Kolumne: Gott Und Die Welt Warum wir so gerne übers Wetter wettern

Kein Thema dürfte so beliebt sein wie unser Schimpfen übers Wetter. Weil einfach jeder damit zu tun hat. Dabei dokumentiert all unser Gerede vor allem eines: unsere Ohnmacht gegenüber dem Unabwendbaren.

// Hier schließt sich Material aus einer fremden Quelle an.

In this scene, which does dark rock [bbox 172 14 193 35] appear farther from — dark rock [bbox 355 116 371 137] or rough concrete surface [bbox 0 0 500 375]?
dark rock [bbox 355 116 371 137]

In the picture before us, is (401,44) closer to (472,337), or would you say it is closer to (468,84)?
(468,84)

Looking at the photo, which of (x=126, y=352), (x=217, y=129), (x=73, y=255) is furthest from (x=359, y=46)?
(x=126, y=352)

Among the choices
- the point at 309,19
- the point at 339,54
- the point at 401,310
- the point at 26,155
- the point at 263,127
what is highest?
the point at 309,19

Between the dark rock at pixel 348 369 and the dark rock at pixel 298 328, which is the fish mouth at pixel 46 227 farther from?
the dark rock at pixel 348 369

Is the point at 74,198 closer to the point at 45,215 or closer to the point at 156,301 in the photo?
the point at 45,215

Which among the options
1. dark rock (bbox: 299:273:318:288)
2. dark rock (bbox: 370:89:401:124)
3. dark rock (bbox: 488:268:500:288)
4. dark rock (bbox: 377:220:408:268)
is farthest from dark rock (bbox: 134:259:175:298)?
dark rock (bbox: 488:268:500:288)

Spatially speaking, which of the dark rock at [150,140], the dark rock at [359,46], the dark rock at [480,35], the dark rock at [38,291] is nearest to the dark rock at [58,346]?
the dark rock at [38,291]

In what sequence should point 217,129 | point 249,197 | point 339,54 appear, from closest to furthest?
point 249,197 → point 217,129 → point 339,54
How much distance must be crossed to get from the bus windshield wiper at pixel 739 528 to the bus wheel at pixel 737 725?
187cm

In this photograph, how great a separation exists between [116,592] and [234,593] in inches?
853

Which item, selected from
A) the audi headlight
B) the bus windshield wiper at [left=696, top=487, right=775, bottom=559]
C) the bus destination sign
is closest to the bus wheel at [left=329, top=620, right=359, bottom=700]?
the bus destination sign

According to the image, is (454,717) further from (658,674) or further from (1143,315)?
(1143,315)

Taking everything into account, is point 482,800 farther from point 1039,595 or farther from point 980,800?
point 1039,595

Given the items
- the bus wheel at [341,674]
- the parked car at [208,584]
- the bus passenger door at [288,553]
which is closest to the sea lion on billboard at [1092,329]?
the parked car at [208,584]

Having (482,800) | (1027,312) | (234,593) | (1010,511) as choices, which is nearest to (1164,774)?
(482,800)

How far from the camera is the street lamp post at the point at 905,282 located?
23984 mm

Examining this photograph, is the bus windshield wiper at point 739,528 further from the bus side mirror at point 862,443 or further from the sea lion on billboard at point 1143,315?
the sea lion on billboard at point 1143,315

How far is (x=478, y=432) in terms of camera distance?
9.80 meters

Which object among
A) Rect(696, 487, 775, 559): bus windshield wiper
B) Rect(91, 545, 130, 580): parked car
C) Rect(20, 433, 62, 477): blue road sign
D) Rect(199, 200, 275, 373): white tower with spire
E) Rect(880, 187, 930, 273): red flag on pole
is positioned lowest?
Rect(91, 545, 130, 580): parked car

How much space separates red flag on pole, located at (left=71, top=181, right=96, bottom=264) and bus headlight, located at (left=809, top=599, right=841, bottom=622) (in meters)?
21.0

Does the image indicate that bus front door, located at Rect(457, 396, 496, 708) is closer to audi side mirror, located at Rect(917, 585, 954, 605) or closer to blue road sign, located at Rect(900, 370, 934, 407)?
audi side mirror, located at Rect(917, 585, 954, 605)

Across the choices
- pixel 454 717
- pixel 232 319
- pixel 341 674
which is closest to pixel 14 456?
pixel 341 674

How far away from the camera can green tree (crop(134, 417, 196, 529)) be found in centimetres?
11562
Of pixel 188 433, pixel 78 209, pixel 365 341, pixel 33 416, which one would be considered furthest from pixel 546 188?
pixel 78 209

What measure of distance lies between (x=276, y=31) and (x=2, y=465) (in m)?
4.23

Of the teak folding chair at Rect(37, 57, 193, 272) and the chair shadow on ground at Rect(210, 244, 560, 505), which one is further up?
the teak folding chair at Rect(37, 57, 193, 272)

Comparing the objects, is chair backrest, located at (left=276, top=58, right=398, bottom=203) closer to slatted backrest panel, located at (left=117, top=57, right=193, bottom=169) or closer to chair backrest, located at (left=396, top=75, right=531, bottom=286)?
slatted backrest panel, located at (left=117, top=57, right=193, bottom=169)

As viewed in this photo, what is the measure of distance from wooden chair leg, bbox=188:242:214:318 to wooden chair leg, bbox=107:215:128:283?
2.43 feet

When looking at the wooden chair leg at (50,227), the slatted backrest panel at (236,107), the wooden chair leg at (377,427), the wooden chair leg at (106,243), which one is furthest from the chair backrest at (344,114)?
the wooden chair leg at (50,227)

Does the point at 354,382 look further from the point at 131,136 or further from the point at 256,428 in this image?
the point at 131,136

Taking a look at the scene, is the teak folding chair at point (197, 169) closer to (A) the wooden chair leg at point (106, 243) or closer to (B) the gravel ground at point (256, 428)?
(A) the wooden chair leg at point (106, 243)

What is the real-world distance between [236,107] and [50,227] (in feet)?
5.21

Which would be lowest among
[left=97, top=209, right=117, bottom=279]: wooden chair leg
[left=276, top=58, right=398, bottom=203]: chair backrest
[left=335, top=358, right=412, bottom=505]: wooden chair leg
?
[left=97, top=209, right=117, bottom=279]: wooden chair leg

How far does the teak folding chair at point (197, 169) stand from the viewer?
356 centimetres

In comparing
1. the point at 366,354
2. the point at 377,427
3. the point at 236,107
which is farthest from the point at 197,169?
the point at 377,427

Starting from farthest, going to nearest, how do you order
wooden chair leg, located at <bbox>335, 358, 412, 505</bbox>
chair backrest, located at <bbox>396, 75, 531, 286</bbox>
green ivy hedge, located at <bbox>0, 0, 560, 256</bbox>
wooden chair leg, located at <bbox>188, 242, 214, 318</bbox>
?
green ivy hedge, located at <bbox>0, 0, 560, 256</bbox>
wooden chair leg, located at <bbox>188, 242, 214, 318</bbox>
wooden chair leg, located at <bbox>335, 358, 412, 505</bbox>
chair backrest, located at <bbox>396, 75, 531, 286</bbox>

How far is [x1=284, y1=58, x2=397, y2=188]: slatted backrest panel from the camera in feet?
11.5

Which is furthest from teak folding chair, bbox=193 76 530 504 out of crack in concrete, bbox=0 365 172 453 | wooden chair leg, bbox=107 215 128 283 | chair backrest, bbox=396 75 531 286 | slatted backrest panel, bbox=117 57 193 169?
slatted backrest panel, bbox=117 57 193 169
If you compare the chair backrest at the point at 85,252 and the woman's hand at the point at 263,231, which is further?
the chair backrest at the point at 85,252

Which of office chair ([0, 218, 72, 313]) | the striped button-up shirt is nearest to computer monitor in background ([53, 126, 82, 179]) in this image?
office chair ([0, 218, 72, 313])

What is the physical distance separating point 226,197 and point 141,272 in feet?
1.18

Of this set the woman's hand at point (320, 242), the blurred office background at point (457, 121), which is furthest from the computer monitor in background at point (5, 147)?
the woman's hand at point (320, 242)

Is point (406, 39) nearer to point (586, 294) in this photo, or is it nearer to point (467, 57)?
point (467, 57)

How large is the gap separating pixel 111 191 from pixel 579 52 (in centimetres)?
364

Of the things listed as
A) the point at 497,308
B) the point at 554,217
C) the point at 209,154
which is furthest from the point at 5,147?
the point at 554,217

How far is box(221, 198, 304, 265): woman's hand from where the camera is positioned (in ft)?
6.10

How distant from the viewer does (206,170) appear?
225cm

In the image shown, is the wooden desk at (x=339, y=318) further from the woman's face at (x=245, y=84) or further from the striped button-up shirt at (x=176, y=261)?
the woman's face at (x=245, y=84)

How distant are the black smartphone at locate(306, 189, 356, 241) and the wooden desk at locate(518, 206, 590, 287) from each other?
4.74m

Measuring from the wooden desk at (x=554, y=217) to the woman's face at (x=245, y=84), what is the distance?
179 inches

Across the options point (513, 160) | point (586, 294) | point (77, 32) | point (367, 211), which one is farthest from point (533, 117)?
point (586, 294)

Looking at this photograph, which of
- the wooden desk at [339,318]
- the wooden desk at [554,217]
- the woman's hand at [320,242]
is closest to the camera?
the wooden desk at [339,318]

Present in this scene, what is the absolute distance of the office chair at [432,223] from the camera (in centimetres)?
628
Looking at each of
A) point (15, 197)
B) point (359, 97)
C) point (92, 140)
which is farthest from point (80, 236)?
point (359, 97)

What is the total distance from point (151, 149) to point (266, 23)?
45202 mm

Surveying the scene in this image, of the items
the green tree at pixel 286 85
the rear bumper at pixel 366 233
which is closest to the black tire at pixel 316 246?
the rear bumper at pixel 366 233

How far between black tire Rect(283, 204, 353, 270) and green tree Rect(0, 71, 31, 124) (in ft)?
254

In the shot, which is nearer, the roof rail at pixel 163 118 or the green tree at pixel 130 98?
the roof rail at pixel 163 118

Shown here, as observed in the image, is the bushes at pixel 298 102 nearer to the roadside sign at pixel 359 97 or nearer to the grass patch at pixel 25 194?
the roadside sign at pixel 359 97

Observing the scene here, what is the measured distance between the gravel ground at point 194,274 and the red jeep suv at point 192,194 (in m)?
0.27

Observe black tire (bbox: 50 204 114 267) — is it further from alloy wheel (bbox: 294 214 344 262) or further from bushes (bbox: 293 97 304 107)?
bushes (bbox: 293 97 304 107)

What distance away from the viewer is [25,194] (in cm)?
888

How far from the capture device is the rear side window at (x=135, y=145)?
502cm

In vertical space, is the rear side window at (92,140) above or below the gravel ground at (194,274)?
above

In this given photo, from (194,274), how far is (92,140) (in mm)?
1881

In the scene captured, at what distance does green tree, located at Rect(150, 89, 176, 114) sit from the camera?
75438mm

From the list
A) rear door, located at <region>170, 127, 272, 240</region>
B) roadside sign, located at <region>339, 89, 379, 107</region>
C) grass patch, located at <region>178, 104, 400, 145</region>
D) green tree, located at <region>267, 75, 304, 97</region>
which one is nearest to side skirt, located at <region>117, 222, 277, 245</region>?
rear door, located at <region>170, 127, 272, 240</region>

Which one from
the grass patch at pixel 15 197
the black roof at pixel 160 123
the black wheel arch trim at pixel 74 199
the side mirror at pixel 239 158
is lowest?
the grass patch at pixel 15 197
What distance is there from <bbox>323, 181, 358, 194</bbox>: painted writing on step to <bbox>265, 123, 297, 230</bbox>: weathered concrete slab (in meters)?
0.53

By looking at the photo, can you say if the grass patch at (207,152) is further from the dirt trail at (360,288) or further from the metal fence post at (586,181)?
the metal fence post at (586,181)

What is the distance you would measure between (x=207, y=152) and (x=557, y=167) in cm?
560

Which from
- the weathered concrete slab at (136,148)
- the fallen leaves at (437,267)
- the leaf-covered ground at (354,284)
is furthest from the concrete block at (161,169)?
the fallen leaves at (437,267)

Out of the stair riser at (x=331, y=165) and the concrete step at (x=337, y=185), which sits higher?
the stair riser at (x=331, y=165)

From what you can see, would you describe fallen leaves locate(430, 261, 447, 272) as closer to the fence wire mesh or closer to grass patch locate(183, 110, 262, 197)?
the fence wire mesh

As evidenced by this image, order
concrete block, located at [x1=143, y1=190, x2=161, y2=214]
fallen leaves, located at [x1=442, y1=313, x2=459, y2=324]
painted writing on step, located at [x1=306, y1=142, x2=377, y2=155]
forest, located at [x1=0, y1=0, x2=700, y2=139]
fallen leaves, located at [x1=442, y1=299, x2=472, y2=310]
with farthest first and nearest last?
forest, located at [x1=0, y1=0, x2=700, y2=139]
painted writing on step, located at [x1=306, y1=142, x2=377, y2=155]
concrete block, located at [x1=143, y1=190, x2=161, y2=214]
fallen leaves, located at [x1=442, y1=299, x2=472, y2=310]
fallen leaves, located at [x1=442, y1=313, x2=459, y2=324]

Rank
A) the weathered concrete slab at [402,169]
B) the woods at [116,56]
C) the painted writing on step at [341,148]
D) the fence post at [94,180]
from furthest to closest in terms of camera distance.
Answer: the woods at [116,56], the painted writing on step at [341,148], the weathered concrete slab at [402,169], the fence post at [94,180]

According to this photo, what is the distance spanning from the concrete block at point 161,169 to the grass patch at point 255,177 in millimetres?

Natürlich reden jetzt alle übers Wetter! Was denn sonst, zumal dieser Mai-Beginn höchstwahrscheinlich der kälteste seit Menschengedenken ist - also seit Aufzeichnung der Wetterdaten - und uns den spätesten beziehungsweise längsten Winter aller Zeiten bescheren wird. Was tun? Darüber reden. Wer immer das sogenannte Wetter erfunden hat, er müsste mit dem höchstdotierten Kommunikationspreis bedacht werden. Und das aus verschiedenen Gründen. Zunächst: Wetter ist irgendwie immer; darum haben auch alle etwas mit ihm zu schaffen. Jeder kann also pausenlos mitreden. Wichtig ist zudem, dass das Reden übers Wetter negative Potenziale freisetzt. Denn in der Tat wird weit öfter über das Wetter geschimpft und geflucht, eine Haltung, die schon im Wort hinterlegt ist: Wir "wettern" gerne übers Wetter. Frühere Jahrhunderte kannten noch eine erkleckliche Zahl von Schimpfwörtern, die allesamt mit dem Wetter-Zusatz ein bisschen nachgewürzt wurden. Das Wettermaul und die Wetterkröte dienten früher ebenso der Diskreditierung wie der Wetterhund und die Wetterhure. Doch wir kommen vom Thema, genauer: vom Wetter ab, das schon deshalb genug Gesprächsstoff liefert, weil es (freundlich gesagt) macht, was es will; oder finsterer gesprochen, schlichtweg unberechenbar ist. Genau das fuchst uns; dass bei all unseren hübschen Plänen - Grillen am Wochenende, Zelten an der Küste, Radeln durchs Bergische - das Wetter unplanbar bleibt. Und was stellen wir nicht alles an, um etwas mehr Sicherheit zu bekommen! Während der Anfänger bei Allerwelt-Portalen wie wetter.de sich Gewissheit über die meteorologischen Zustände der nächsten drei Tage zu verschaffen sucht, bedienen sich Wetterfeinfühlige bei Agrarwetter-Diensten, um dort die letzten Wahrheiten auch über Luftfeuchtigkeit, Bodenfrost, Bedeckungsgrad des Himmels sowie maximale Windböen zu erhaschen. Wir betreiben viel Aufwand dafür, etwas mehr Gewissheit über das zu bekommen, was unausweichlich und unabwendbar ist. Das zu akzeptieren, fällt uns schwer. Und so versuchen wir, das, worüber wir keine Macht haben, in unseren Worten zu bannen. Mit unserem Gerede übers Wetter tun wir so, als hätten wir Menschen das letzte Wort. Dabei dokumentiert es nur unsere Ohnmacht. Wir leben nicht mit dem Wetter, sondern im Widerstreit zu ihm. Früher muss es einvernehmlicher zugegangen sein - belegt in den lebenspraktischen und augenzwinkernden Worten der Urgroßmutter: Besser so ein Wetter als überhaupt kein Wetter.